Il y eut un silence, que Katsuki finit par écourter :

— Tu sais que si ce n'est pas l'antéchrist, on aura fait tout ça pour rien.

— On n'aura pas fait tout ça pour rien Kacchan, on aura rendu un enfant heureux, c'est tout ce qui compte.

— Naze de démon, ce n'est pas ton rôle de rendre les gens heureux.

— Je ne sais plus trop quel est mon rôle, tu sais. Si ça se trouve de toute façon, d'ici un an tout sera fini. Toi et moi on sera ennemi juré et on se battra l'un contre l'autre dans une guerre qu'aucun de nous n'a désirée.

— Surtout que nous allons gagner, déclara Katsuki, puisque je suis dans le bon camp.
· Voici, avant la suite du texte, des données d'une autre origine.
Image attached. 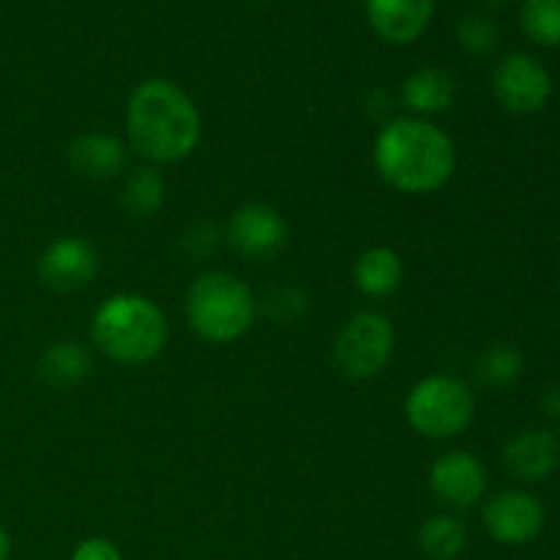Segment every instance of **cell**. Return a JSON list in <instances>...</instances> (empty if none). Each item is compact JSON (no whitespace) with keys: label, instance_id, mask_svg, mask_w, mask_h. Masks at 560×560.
<instances>
[{"label":"cell","instance_id":"6da1fadb","mask_svg":"<svg viewBox=\"0 0 560 560\" xmlns=\"http://www.w3.org/2000/svg\"><path fill=\"white\" fill-rule=\"evenodd\" d=\"M129 145L151 164L191 156L202 135V118L189 93L164 77L142 80L126 102Z\"/></svg>","mask_w":560,"mask_h":560},{"label":"cell","instance_id":"7a4b0ae2","mask_svg":"<svg viewBox=\"0 0 560 560\" xmlns=\"http://www.w3.org/2000/svg\"><path fill=\"white\" fill-rule=\"evenodd\" d=\"M375 170L402 195H432L457 170L454 140L427 118H397L386 124L372 148Z\"/></svg>","mask_w":560,"mask_h":560},{"label":"cell","instance_id":"3957f363","mask_svg":"<svg viewBox=\"0 0 560 560\" xmlns=\"http://www.w3.org/2000/svg\"><path fill=\"white\" fill-rule=\"evenodd\" d=\"M96 348L118 364H148L164 350L167 317L156 301L137 293L109 295L91 323Z\"/></svg>","mask_w":560,"mask_h":560},{"label":"cell","instance_id":"277c9868","mask_svg":"<svg viewBox=\"0 0 560 560\" xmlns=\"http://www.w3.org/2000/svg\"><path fill=\"white\" fill-rule=\"evenodd\" d=\"M257 317V301L244 279L208 271L186 293V323L200 339L228 345L244 337Z\"/></svg>","mask_w":560,"mask_h":560},{"label":"cell","instance_id":"5b68a950","mask_svg":"<svg viewBox=\"0 0 560 560\" xmlns=\"http://www.w3.org/2000/svg\"><path fill=\"white\" fill-rule=\"evenodd\" d=\"M476 397L470 386L452 375H430L416 383L405 397V419L419 435L446 441L470 427Z\"/></svg>","mask_w":560,"mask_h":560},{"label":"cell","instance_id":"8992f818","mask_svg":"<svg viewBox=\"0 0 560 560\" xmlns=\"http://www.w3.org/2000/svg\"><path fill=\"white\" fill-rule=\"evenodd\" d=\"M397 345L392 320L381 312L350 317L334 342V364L350 381H370L388 366Z\"/></svg>","mask_w":560,"mask_h":560},{"label":"cell","instance_id":"52a82bcc","mask_svg":"<svg viewBox=\"0 0 560 560\" xmlns=\"http://www.w3.org/2000/svg\"><path fill=\"white\" fill-rule=\"evenodd\" d=\"M492 93L512 115H536L552 96V77L541 60L528 52H512L492 69Z\"/></svg>","mask_w":560,"mask_h":560},{"label":"cell","instance_id":"ba28073f","mask_svg":"<svg viewBox=\"0 0 560 560\" xmlns=\"http://www.w3.org/2000/svg\"><path fill=\"white\" fill-rule=\"evenodd\" d=\"M224 238L246 260L268 262L288 246L290 228L277 208L266 202H246L233 211Z\"/></svg>","mask_w":560,"mask_h":560},{"label":"cell","instance_id":"9c48e42d","mask_svg":"<svg viewBox=\"0 0 560 560\" xmlns=\"http://www.w3.org/2000/svg\"><path fill=\"white\" fill-rule=\"evenodd\" d=\"M38 279L55 293H74L88 288L98 273V252L80 235L55 238L38 257Z\"/></svg>","mask_w":560,"mask_h":560},{"label":"cell","instance_id":"30bf717a","mask_svg":"<svg viewBox=\"0 0 560 560\" xmlns=\"http://www.w3.org/2000/svg\"><path fill=\"white\" fill-rule=\"evenodd\" d=\"M481 520H485V528L490 530L492 539L509 547H520L528 545L541 534V528H545V506L530 492L506 490L487 501Z\"/></svg>","mask_w":560,"mask_h":560},{"label":"cell","instance_id":"8fae6325","mask_svg":"<svg viewBox=\"0 0 560 560\" xmlns=\"http://www.w3.org/2000/svg\"><path fill=\"white\" fill-rule=\"evenodd\" d=\"M430 490L454 509L479 503L487 492V470L470 452H446L432 463Z\"/></svg>","mask_w":560,"mask_h":560},{"label":"cell","instance_id":"7c38bea8","mask_svg":"<svg viewBox=\"0 0 560 560\" xmlns=\"http://www.w3.org/2000/svg\"><path fill=\"white\" fill-rule=\"evenodd\" d=\"M372 31L388 44L419 42L435 16V0H364Z\"/></svg>","mask_w":560,"mask_h":560},{"label":"cell","instance_id":"4fadbf2b","mask_svg":"<svg viewBox=\"0 0 560 560\" xmlns=\"http://www.w3.org/2000/svg\"><path fill=\"white\" fill-rule=\"evenodd\" d=\"M506 470L520 481H545L560 465V441L550 430H523L503 448Z\"/></svg>","mask_w":560,"mask_h":560},{"label":"cell","instance_id":"5bb4252c","mask_svg":"<svg viewBox=\"0 0 560 560\" xmlns=\"http://www.w3.org/2000/svg\"><path fill=\"white\" fill-rule=\"evenodd\" d=\"M71 170L82 178L109 180L118 178L126 167V145L107 131H82L69 142Z\"/></svg>","mask_w":560,"mask_h":560},{"label":"cell","instance_id":"9a60e30c","mask_svg":"<svg viewBox=\"0 0 560 560\" xmlns=\"http://www.w3.org/2000/svg\"><path fill=\"white\" fill-rule=\"evenodd\" d=\"M454 96H457L454 77L446 69H441V66L416 69L402 82V102L410 113H416V118L446 113L452 107Z\"/></svg>","mask_w":560,"mask_h":560},{"label":"cell","instance_id":"2e32d148","mask_svg":"<svg viewBox=\"0 0 560 560\" xmlns=\"http://www.w3.org/2000/svg\"><path fill=\"white\" fill-rule=\"evenodd\" d=\"M402 257L392 246H372L355 260L353 282L366 299H388L402 284Z\"/></svg>","mask_w":560,"mask_h":560},{"label":"cell","instance_id":"e0dca14e","mask_svg":"<svg viewBox=\"0 0 560 560\" xmlns=\"http://www.w3.org/2000/svg\"><path fill=\"white\" fill-rule=\"evenodd\" d=\"M91 353H88L80 342H71V339L52 342L44 350L42 361H38L42 377L49 386L58 388V392H69V388L80 386V383L91 375Z\"/></svg>","mask_w":560,"mask_h":560},{"label":"cell","instance_id":"ac0fdd59","mask_svg":"<svg viewBox=\"0 0 560 560\" xmlns=\"http://www.w3.org/2000/svg\"><path fill=\"white\" fill-rule=\"evenodd\" d=\"M167 184L156 167H137L126 175L120 189V208L135 219H151L162 211Z\"/></svg>","mask_w":560,"mask_h":560},{"label":"cell","instance_id":"d6986e66","mask_svg":"<svg viewBox=\"0 0 560 560\" xmlns=\"http://www.w3.org/2000/svg\"><path fill=\"white\" fill-rule=\"evenodd\" d=\"M468 545V528L452 514H435L419 528V547L432 560H454Z\"/></svg>","mask_w":560,"mask_h":560},{"label":"cell","instance_id":"ffe728a7","mask_svg":"<svg viewBox=\"0 0 560 560\" xmlns=\"http://www.w3.org/2000/svg\"><path fill=\"white\" fill-rule=\"evenodd\" d=\"M525 359L514 345H492L485 353L479 355V364H476V372H479V381L490 388H506L512 383H517L523 377Z\"/></svg>","mask_w":560,"mask_h":560},{"label":"cell","instance_id":"44dd1931","mask_svg":"<svg viewBox=\"0 0 560 560\" xmlns=\"http://www.w3.org/2000/svg\"><path fill=\"white\" fill-rule=\"evenodd\" d=\"M520 25L541 47H560V0H523Z\"/></svg>","mask_w":560,"mask_h":560},{"label":"cell","instance_id":"7402d4cb","mask_svg":"<svg viewBox=\"0 0 560 560\" xmlns=\"http://www.w3.org/2000/svg\"><path fill=\"white\" fill-rule=\"evenodd\" d=\"M457 38L470 55H490L501 44V27L487 14H468L457 27Z\"/></svg>","mask_w":560,"mask_h":560},{"label":"cell","instance_id":"603a6c76","mask_svg":"<svg viewBox=\"0 0 560 560\" xmlns=\"http://www.w3.org/2000/svg\"><path fill=\"white\" fill-rule=\"evenodd\" d=\"M266 304L268 315H271L273 320L290 323L310 310V295H306V290L295 288V284H284V288L273 290V293L268 295Z\"/></svg>","mask_w":560,"mask_h":560},{"label":"cell","instance_id":"cb8c5ba5","mask_svg":"<svg viewBox=\"0 0 560 560\" xmlns=\"http://www.w3.org/2000/svg\"><path fill=\"white\" fill-rule=\"evenodd\" d=\"M180 244H184V252L189 257H195V260H206V257L211 255V252H217V246H219L217 224L206 222V219L189 224Z\"/></svg>","mask_w":560,"mask_h":560},{"label":"cell","instance_id":"d4e9b609","mask_svg":"<svg viewBox=\"0 0 560 560\" xmlns=\"http://www.w3.org/2000/svg\"><path fill=\"white\" fill-rule=\"evenodd\" d=\"M71 560H124L118 547L102 536H91V539L80 541L71 552Z\"/></svg>","mask_w":560,"mask_h":560},{"label":"cell","instance_id":"484cf974","mask_svg":"<svg viewBox=\"0 0 560 560\" xmlns=\"http://www.w3.org/2000/svg\"><path fill=\"white\" fill-rule=\"evenodd\" d=\"M545 410L550 416H560V388H550V392H547Z\"/></svg>","mask_w":560,"mask_h":560},{"label":"cell","instance_id":"4316f807","mask_svg":"<svg viewBox=\"0 0 560 560\" xmlns=\"http://www.w3.org/2000/svg\"><path fill=\"white\" fill-rule=\"evenodd\" d=\"M9 552H11V541H9V534L3 530V525H0V560H9Z\"/></svg>","mask_w":560,"mask_h":560},{"label":"cell","instance_id":"83f0119b","mask_svg":"<svg viewBox=\"0 0 560 560\" xmlns=\"http://www.w3.org/2000/svg\"><path fill=\"white\" fill-rule=\"evenodd\" d=\"M487 5H490V9H503V5H512V3H517V0H485Z\"/></svg>","mask_w":560,"mask_h":560}]
</instances>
Deku eut un sourire amusé, puis retrouva son air sérieux :

— Qu'est-ce qui te manquera le plus quand le monde humain aura disparu ?

Pris au dépourvu Katsuki ne sut que répondre, il lui fallut un temps de réflexion.

— La capacité des humains à créer, répondit-il finalement. Pour nous c'est facile, il suffit d'un miracle par ci, un miracle par là, on claque des doigts et on a ce qu'on veut. Mais eux, ils doivent y mettre leur âme et je trouve ça… Fascinant. Et toi ?

— Ce qui me manquera le plus si la fin du monde arrive vraiment, c'est de simplement pouvoir m'asseoir à côté de toi sur un banc et discuter.

Les anges avaient-ils un cœur ? Ils étaient du bon côté, mais ils étaient des êtres surnaturels, alors avaient-ils besoin de ce genre d'organe ?

À ce moment-là, Katsuki aurait parié que oui, ils en avaient un. Parce qu'il se fit entendre dans sa poitrine, cognant à la porte de son corps.

— Quelle connerie Deku ! Faudrait pas que t'oublies qu'on ne vient pas du même camp, toi et moi on fait juste une pause le temps de s'occuper du chiard, mais crois-moi que je vais bien te défoncer la tronche quand je le pourrai.

— Je sais, murmura Deku doucement.

— Je vais détruire tous les démons et faire gagner le Paradis.

— Et quand vous serez vainqueurs, quand les vilains démons auront disparu, que l'Apocalypse aura eu lieu, qu'est-ce que vous ferez ?

La question bloqua Katsuki.

Il n'avait jamais réfléchi à l'après.

— Et bien… Je suppose qu'on servira Dieu. C'est notre rôle.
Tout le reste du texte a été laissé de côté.